-- BEGIN --

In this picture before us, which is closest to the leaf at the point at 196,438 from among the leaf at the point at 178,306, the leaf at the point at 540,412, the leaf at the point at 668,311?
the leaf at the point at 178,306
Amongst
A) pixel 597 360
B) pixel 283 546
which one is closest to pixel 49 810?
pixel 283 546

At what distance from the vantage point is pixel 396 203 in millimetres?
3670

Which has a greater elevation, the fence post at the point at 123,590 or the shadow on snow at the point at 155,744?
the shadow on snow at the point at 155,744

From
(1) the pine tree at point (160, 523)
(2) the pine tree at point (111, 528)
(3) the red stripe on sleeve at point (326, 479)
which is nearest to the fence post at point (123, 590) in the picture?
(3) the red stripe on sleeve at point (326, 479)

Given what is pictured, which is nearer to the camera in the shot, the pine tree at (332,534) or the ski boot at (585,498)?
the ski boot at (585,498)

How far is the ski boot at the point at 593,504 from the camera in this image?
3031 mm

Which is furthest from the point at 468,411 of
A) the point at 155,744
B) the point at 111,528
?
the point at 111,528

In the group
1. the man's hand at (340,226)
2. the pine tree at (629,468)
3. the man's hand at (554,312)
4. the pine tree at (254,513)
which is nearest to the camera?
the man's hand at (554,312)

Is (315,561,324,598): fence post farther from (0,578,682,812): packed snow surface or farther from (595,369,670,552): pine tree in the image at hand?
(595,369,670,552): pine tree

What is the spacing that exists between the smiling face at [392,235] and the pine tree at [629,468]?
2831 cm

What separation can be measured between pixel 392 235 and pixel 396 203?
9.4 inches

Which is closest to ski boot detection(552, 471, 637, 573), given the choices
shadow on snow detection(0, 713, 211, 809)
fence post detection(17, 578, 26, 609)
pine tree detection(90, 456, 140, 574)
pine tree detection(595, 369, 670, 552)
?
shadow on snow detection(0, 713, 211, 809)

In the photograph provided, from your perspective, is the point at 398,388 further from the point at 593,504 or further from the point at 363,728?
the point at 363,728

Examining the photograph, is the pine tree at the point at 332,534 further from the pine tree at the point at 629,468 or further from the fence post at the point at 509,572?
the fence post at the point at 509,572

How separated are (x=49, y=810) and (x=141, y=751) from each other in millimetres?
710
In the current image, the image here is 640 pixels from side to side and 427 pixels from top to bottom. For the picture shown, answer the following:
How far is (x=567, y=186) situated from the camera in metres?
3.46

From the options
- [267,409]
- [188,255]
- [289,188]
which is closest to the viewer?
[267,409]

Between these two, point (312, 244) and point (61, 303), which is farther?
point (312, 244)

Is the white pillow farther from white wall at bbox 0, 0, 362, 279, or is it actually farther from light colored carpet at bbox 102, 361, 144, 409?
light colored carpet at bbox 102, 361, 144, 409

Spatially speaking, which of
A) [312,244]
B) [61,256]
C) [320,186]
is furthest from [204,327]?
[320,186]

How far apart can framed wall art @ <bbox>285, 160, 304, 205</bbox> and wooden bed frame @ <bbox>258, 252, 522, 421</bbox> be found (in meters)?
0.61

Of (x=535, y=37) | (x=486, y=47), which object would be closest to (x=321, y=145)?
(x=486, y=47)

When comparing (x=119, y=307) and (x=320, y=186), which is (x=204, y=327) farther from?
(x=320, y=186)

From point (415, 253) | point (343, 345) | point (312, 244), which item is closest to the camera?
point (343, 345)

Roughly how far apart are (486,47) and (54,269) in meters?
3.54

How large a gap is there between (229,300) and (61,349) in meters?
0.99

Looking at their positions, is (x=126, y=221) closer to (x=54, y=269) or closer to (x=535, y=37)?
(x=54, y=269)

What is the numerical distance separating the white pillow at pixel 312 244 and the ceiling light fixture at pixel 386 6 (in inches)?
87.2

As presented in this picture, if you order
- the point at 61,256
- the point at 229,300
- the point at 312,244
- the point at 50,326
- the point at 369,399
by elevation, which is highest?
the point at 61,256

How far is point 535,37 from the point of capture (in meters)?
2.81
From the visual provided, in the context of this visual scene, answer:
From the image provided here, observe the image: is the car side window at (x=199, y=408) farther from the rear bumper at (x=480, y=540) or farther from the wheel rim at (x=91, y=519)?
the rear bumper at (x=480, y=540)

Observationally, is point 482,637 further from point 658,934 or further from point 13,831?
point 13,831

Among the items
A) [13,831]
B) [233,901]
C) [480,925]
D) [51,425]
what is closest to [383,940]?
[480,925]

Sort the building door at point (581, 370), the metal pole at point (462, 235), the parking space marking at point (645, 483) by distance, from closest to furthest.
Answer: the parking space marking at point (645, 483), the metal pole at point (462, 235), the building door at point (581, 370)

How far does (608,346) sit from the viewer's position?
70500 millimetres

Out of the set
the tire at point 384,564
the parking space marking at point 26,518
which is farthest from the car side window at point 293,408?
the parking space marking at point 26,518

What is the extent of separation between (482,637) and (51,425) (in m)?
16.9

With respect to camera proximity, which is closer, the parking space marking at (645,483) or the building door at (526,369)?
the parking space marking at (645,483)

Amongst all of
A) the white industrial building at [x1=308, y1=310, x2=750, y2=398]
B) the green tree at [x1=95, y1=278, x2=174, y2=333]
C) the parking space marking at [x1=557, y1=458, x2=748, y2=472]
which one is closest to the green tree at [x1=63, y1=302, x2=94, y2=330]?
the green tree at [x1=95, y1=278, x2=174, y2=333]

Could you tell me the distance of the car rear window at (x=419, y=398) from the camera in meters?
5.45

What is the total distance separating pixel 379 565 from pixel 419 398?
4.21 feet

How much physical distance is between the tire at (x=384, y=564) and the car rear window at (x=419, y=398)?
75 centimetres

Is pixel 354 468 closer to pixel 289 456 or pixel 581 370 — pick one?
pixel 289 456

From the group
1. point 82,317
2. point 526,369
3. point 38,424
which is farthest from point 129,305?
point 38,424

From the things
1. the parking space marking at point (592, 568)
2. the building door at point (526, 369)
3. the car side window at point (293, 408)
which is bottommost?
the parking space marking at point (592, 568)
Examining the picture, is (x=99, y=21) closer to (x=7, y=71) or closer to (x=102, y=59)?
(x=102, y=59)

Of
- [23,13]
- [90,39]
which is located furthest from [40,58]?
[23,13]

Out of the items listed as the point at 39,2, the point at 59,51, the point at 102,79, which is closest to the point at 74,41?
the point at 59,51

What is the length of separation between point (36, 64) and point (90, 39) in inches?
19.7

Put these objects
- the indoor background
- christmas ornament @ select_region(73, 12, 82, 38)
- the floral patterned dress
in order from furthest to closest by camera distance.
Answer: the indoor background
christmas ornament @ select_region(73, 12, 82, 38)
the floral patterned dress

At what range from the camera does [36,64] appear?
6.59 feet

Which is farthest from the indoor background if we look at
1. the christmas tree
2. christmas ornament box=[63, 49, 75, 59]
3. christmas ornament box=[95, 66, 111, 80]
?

-- END --

Exercise
Convert every line of the entries above into a numbered list, leaving out the blank lines.

Reply
1. In this picture before us, which is closest to the leaf at the point at 196,438 from among the leaf at the point at 178,306, the leaf at the point at 540,412, the leaf at the point at 668,311?
2. the leaf at the point at 178,306
3. Amongst
4. A) pixel 597 360
5. B) pixel 283 546
6. which one is closest to pixel 49 810?
7. pixel 283 546
8. At what distance from the vantage point is pixel 396 203 in millimetres?
9. 3670
10. Which has a greater elevation, the fence post at the point at 123,590 or the shadow on snow at the point at 155,744?
11. the shadow on snow at the point at 155,744
12. From
13. (1) the pine tree at point (160, 523)
14. (2) the pine tree at point (111, 528)
15. (3) the red stripe on sleeve at point (326, 479)
16. which is nearest to the fence post at point (123, 590) in the picture?
17. (3) the red stripe on sleeve at point (326, 479)
18. Given what is pictured, which is nearer to the camera in the shot, the pine tree at (332,534) or the ski boot at (585,498)?
19. the ski boot at (585,498)
20. How far is the ski boot at the point at 593,504 from the camera in this image?
21. 3031 mm
22. Which is furthest from the point at 468,411 of
23. A) the point at 155,744
24. B) the point at 111,528
25. ?
26. the point at 111,528
27. In the group
28. 1. the man's hand at (340,226)
29. 2. the pine tree at (629,468)
30. 3. the man's hand at (554,312)
31. 4. the pine tree at (254,513)
32. which is nearest to the camera?
33. the man's hand at (554,312)
34. Is (315,561,324,598): fence post farther from (0,578,682,812): packed snow surface or farther from (595,369,670,552): pine tree in the image at hand?
35. (595,369,670,552): pine tree
36. What is the spacing that exists between the smiling face at [392,235] and the pine tree at [629,468]?
37. 2831 cm
38. What separation can be measured between pixel 392 235 and pixel 396 203?
39. 9.4 inches
40. Which is closest to ski boot detection(552, 471, 637, 573), given the choices
41. shadow on snow detection(0, 713, 211, 809)
42. fence post detection(17, 578, 26, 609)
43. pine tree detection(90, 456, 140, 574)
44. pine tree detection(595, 369, 670, 552)
45. ?
46. shadow on snow detection(0, 713, 211, 809)
47. In the photograph provided, from your perspective, is the point at 398,388 further from the point at 593,504 or further from the point at 363,728?
48. the point at 363,728
49. Examining the photograph, is the pine tree at the point at 332,534 further from the pine tree at the point at 629,468 or further from the fence post at the point at 509,572?
50. the fence post at the point at 509,572
51. How separated are (x=49, y=810) and (x=141, y=751) from each other in millimetres?
52. 710
53. In the current image, the image here is 640 pixels from side to side and 427 pixels from top to bottom. For the picture shown, answer the following:
54. How far is (x=567, y=186) situated from the camera in metres?
55. 3.46
56. From the options
57. - [267,409]
58. - [188,255]
59. - [289,188]
60. which is closest to the viewer?
61. [267,409]
62. Between these two, point (312, 244) and point (61, 303), which is farther?
63. point (312, 244)
64. Is the white pillow farther from white wall at bbox 0, 0, 362, 279, or is it actually farther from light colored carpet at bbox 102, 361, 144, 409?
65. light colored carpet at bbox 102, 361, 144, 409
66. Spatially speaking, which of
67. A) [312,244]
68. B) [61,256]
69. C) [320,186]
70. is furthest from [204,327]?
71. [320,186]
72. How far apart can framed wall art @ <bbox>285, 160, 304, 205</bbox> and wooden bed frame @ <bbox>258, 252, 522, 421</bbox> be found (in meters)?
73. 0.61
74. Of (x=535, y=37) | (x=486, y=47), which object would be closest to (x=321, y=145)?
75. (x=486, y=47)
76. When comparing (x=119, y=307) and (x=320, y=186), which is (x=204, y=327) farther from?
77. (x=320, y=186)
78. From point (415, 253) | point (343, 345) | point (312, 244), which item is closest to the camera?
79. point (343, 345)
80. Roughly how far apart are (486,47) and (54,269) in meters?
81. 3.54
82. How large a gap is there between (229,300) and (61,349) in meters?
83. 0.99
84. Looking at their positions, is (x=126, y=221) closer to (x=54, y=269) or closer to (x=535, y=37)?
85. (x=54, y=269)
86. What is the numerical distance separating the white pillow at pixel 312 244 and the ceiling light fixture at pixel 386 6 (in inches)?
87. 87.2
88. As presented in this picture, if you order
89. - the point at 61,256
90. - the point at 229,300
91. - the point at 312,244
92. - the point at 50,326
93. - the point at 369,399
94. by elevation, which is highest?
95. the point at 61,256
96. How far is point 535,37 from the point of capture (in meters)?
97. 2.81
98. From the visual provided, in the context of this visual scene, answer:
99. From the image provided here, observe the image: is the car side window at (x=199, y=408) farther from the rear bumper at (x=480, y=540) or farther from the wheel rim at (x=91, y=519)?
100. the rear bumper at (x=480, y=540)
101. Observationally, is point 482,637 further from point 658,934 or further from point 13,831?
102. point 13,831
103. Among the items
104. A) [13,831]
105. B) [233,901]
106. C) [480,925]
107. D) [51,425]
108. what is closest to [383,940]?
109. [480,925]
110. Sort the building door at point (581, 370), the metal pole at point (462, 235), the parking space marking at point (645, 483) by distance, from closest to furthest.
111. Answer: the parking space marking at point (645, 483), the metal pole at point (462, 235), the building door at point (581, 370)
112. How far does (608,346) sit from the viewer's position?
113. 70500 millimetres
114. Out of the set
115. the tire at point 384,564
116. the parking space marking at point 26,518
117. which is farthest from the car side window at point 293,408?
118. the parking space marking at point 26,518
119. What is the extent of separation between (482,637) and (51,425) (in m)?
120. 16.9
121. With respect to camera proximity, which is closer, the parking space marking at (645,483) or the building door at (526,369)?
122. the parking space marking at (645,483)
123. Amongst all of
124. A) the white industrial building at [x1=308, y1=310, x2=750, y2=398]
125. B) the green tree at [x1=95, y1=278, x2=174, y2=333]
126. C) the parking space marking at [x1=557, y1=458, x2=748, y2=472]
127. which one is closest to the green tree at [x1=63, y1=302, x2=94, y2=330]?
128. the green tree at [x1=95, y1=278, x2=174, y2=333]
129. Could you tell me the distance of the car rear window at (x=419, y=398) from the camera in meters?
130. 5.45
131. What is the total distance separating pixel 379 565 from pixel 419 398?
132. 4.21 feet
133. How much physical distance is between the tire at (x=384, y=564) and the car rear window at (x=419, y=398)?
134. 75 centimetres
135. Is pixel 354 468 closer to pixel 289 456 or pixel 581 370 — pick one?
136. pixel 289 456
137. From the group
138. 1. point 82,317
139. 2. point 526,369
140. 3. point 38,424
141. which is farthest from point 129,305?
142. point 38,424
143. From the things
144. 1. the parking space marking at point (592, 568)
145. 2. the building door at point (526, 369)
146. 3. the car side window at point (293, 408)
147. which is bottommost?
148. the parking space marking at point (592, 568)
149. Examining the picture, is (x=99, y=21) closer to (x=7, y=71) or closer to (x=102, y=59)?
150. (x=102, y=59)
151. Of
152. - [23,13]
153. - [90,39]
154. which is located furthest from [40,58]?
155. [23,13]
156. Out of the items listed as the point at 39,2, the point at 59,51, the point at 102,79, which is closest to the point at 74,41?
157. the point at 59,51
158. What is the length of separation between point (36, 64) and point (90, 39) in inches?
159. 19.7
160. Put these objects
161. - the indoor background
162. - christmas ornament @ select_region(73, 12, 82, 38)
163. - the floral patterned dress
164. in order from furthest to closest by camera distance.
165. Answer: the indoor background
166. christmas ornament @ select_region(73, 12, 82, 38)
167. the floral patterned dress
168. At what range from the camera does [36,64] appear?
169. 6.59 feet
170. Which is farthest from the indoor background if we look at
171. 1. the christmas tree
172. 2. christmas ornament box=[63, 49, 75, 59]
173. 3. christmas ornament box=[95, 66, 111, 80]
174. ?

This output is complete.